UMA PERGUNTA...

     Era uma vez uma cabrinha que gostava muito de dar pulos. E andava sempre aos pulos por esses montes, saltitante e muito senhora de si. Os caminhos e as veredas por onde andava eram muito sozinhos e ela também.
     - Cabrinha - ouviu ela um dia quando dava mais um salto.
     Apanhou um grande susto porque se lembrou que ali podia haver adaptação da história do capuchinho vermelho, mas como era castanha a às malhas ficou mais descansada. E mais descansada ficou quando descobriu quem tinha chamado por ela. Era nada menos do que um cabritinho com olhos cor de mel centrifugado e que por isso mesmo começou a andar à volta da cabrinha e a exclamar:
     - Cabrinha, que bela és!
     E pediu-lhe namoro. Ela disse:
     - Daqui a uma semana, dou-te a resposta.
     E foi meditar para os montes. Agora, era só o coração dela a dar pulos.
     E como viu que eram bem dados, aceitou namoro ao cabritinho. Combinaram então ir pular juntos. E foram pulando, pulando, qual deles a pular melhor. Certo dia, lembraram-se de brincar à cabra-cega.
     A cabrinha até ficava muito bem com aquele lenço de verdura à volta dos olhos, tacteando para apanhar o cabritinho. E o cabritinho até parecia que tinha asas nas patas escapulindo-se e rindo alto e bom som. Acontecia isto numa clareira da floresta e eles nem se deram conta da aproximação de um velho bode que, com ar de censura, ficou atrás de uma árvore a espreitar aquelas delinquências juvenis. E assim os foi observando, até que a cabrinha fez batota no jogo e espreitou pelo lenço de verdura que lhe tapava os olhos. Não conseguiu esconder a sua surpresa quando viu na frente aquele bicho de barbas longas.

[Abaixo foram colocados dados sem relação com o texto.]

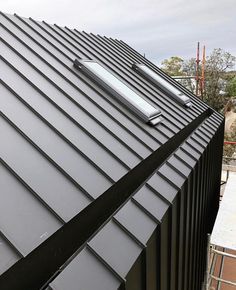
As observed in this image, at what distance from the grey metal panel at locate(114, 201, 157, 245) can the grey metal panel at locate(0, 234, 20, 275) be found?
1.31 m

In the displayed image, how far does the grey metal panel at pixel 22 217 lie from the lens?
2.23 metres

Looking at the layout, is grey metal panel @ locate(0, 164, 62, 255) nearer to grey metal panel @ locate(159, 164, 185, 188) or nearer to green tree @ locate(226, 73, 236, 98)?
grey metal panel @ locate(159, 164, 185, 188)

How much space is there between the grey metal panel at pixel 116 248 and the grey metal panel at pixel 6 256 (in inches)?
31.9

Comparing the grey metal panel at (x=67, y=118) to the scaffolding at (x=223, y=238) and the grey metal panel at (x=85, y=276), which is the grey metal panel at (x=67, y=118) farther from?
the scaffolding at (x=223, y=238)

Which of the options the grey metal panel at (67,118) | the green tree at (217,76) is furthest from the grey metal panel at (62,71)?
the green tree at (217,76)

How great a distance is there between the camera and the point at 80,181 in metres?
3.07

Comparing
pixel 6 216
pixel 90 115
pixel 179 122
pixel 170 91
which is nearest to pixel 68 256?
pixel 6 216

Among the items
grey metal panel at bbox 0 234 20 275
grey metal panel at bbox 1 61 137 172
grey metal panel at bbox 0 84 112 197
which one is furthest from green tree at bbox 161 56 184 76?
grey metal panel at bbox 0 234 20 275

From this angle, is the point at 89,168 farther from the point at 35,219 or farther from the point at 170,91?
the point at 170,91

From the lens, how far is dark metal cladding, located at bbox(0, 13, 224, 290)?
2.41 m

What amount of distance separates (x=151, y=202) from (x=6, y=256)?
208cm

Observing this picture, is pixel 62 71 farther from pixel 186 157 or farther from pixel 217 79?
pixel 217 79

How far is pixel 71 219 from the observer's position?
2648 millimetres

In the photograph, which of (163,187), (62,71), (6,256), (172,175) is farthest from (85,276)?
(62,71)
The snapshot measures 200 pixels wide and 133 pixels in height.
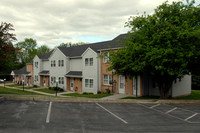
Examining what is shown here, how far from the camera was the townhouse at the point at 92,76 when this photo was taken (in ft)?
75.7

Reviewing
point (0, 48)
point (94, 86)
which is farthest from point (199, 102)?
point (0, 48)

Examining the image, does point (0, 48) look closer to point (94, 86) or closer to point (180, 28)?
point (94, 86)

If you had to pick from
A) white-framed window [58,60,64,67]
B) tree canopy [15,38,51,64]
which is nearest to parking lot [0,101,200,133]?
white-framed window [58,60,64,67]

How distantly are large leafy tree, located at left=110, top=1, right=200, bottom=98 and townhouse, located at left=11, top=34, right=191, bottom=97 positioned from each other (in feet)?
9.72

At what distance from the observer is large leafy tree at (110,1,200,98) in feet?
51.7

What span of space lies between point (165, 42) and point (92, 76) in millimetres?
13504

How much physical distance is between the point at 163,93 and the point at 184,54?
6.09 m

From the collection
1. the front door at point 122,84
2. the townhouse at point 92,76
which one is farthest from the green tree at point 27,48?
the front door at point 122,84

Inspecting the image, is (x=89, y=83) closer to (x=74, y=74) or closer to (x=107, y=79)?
(x=107, y=79)

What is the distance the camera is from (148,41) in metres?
17.5

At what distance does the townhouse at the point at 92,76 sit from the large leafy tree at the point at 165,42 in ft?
9.72

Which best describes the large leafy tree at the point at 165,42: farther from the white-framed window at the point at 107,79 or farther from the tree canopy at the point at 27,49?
the tree canopy at the point at 27,49

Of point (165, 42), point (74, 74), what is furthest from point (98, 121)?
point (74, 74)

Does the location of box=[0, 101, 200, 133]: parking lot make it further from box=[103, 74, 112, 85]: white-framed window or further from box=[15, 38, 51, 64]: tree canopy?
box=[15, 38, 51, 64]: tree canopy
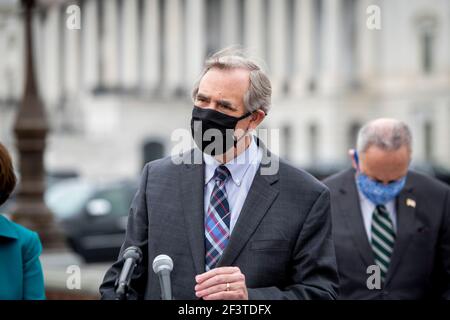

     Nunca tinha lido o Frei Luís de Sousa, mas, como já dissemos, sabia de cor e salteado a história do capuchinho vermelho e por isso achou-se na obrigação de perguntar:
     - Bisbilhoteiro, quem és tu?
     E o bicho, provavelmente avô dela, respondeu:
     - Eu sou o bode espiatório...

In "Pão com manteiga"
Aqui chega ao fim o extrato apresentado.